KUTIPAN DOKUMEN -
=-=-=-=-=

Ketika saya di pondok dulu, ada seorang kakak kelas yang sangat cerdas. Dia menguasai matematika, pintar berbahasa asing, menjadi ketua organisasi, dan mahir menulis puisi.
Akan tetapi, ada satu kelemahan di balik berbagai pencapaian akademiknya tersebut, yakni tulisannya yang selain puisi sangat absurd. Sewaktu menjabat menjadi kepala organisasi bahasa dan sastra di pondok, dia memutuskan untuk mengeluarkan buletin mingguan. Kami tentunya bangga akan hal ini—suatu pencapaian yang luar biasa kala itu. Kakak kelas itu bilang bahwa buletin ini akan berisi cerita-cerita pendek yang disisipi hikmah-hikmah agama dengan gaya tulisan yang kontemporer.
Lima hari berlalu, edisi pertama dicetak. Kami rebutan untuk membaca karena belum ada alat cetak yang canggih sehingga satu asrama hanya diberi dua eksemplar saja. Ketika membaca, raut wajah kami berubah seketika. Kami tidak mengerti apa yang sedang dijelaskan dalam tulisan kakak kelas itu.

=-=-=-=-=

BUTIR TERSEDIA -

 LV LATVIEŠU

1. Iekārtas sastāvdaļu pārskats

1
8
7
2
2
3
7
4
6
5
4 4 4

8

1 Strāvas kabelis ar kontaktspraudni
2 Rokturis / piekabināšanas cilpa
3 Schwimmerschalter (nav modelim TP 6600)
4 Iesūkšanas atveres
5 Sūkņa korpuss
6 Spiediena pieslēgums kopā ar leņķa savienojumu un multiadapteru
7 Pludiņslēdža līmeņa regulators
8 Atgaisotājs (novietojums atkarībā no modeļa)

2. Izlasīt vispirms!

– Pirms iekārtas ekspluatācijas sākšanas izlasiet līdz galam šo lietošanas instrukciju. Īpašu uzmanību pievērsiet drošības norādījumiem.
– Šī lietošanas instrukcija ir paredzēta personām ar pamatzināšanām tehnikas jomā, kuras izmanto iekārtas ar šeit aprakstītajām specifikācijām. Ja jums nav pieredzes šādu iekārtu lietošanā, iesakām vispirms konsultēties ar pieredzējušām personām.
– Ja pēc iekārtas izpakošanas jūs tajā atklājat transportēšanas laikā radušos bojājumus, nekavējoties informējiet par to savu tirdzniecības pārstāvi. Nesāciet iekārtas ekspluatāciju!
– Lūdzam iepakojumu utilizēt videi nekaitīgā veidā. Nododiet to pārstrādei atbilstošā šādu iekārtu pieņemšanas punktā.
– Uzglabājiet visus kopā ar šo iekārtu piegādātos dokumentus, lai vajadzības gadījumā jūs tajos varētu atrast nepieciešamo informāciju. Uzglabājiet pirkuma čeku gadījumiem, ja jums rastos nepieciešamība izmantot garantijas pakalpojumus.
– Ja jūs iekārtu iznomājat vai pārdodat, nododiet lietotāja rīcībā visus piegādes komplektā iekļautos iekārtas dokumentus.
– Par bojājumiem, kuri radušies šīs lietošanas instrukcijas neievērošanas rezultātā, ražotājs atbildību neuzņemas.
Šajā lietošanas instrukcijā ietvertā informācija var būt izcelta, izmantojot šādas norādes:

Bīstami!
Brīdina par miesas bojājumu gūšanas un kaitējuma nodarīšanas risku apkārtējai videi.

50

=-=-=-=-=

BUTIR TUGAS -
Teruskan cerita tentang buletin kakak kelas di pondok, mulai tepat setelah kalimat terakhirnya.

JAWABAN LATIHAN -
Sejauh yang saya ingat, cerita tersebut mengisahkan anak perempuan dan seorang kucing yang mengingatkan orang-orang yang bermain gawai terlalu lama. Dalam cerita itu, disisipkan hadis tentang imbauan untuk tidak menyia-nyiakan waktu. Saking uniknya, saya sampai perlu dua kali mendatangi sang penulis untuk menanyakan maksud cerita yang ditulisnya.
Raut wajah kakak kelas itu tidak berubah melihat kami kebingungan setengah jiwa. Menurutnya, dia berhasil menjadi “Picasso sastra” yang membuat pembacanya menafsirkan tulisannya secara beragam. Setelah kejadian itu, tulisannya dalam edisi kedua dan ketiga tetap sama absurd, mengalahkan ajaran absurdismenya Camus dan gaya tulisan rumit Schopenhauer. Mengapa itu bisa terjadi?
Bayangkan kita memainkan lagu Selamat Ulang Tahun di dalam kepala. Selagi lagu itu bersuara di kepala kita, kita bertepuk sesuai dengan ritmenya. Lakukan hal ini di hadapan banyak orang, lalu coba cari tahu berapa orang yang bisa menebak dengan benar lagu apa yang kita tepuk. Mungkin semuanya, mungkin sedikit, atau fifty-fifty.
Elizabeth Newton dari Stanford University pernah melakukan percobaan serupa dengan menggunakan seratus dua puluh lagu yang dikonversi menjadi tepukan kepada jumlah pendengar yang sama. Kebanyakan pendengar bisa mengidentifikasi lagu yang mereka tepukkan dengan mudah, kira-kira hingga 50% dari lagu-lagu tersebut. Namun, pada uji lapangan, mereka hanya bisa menebak 2,5% atau sekitar satu per empat puluh lagu yang ditepukkan orang lain.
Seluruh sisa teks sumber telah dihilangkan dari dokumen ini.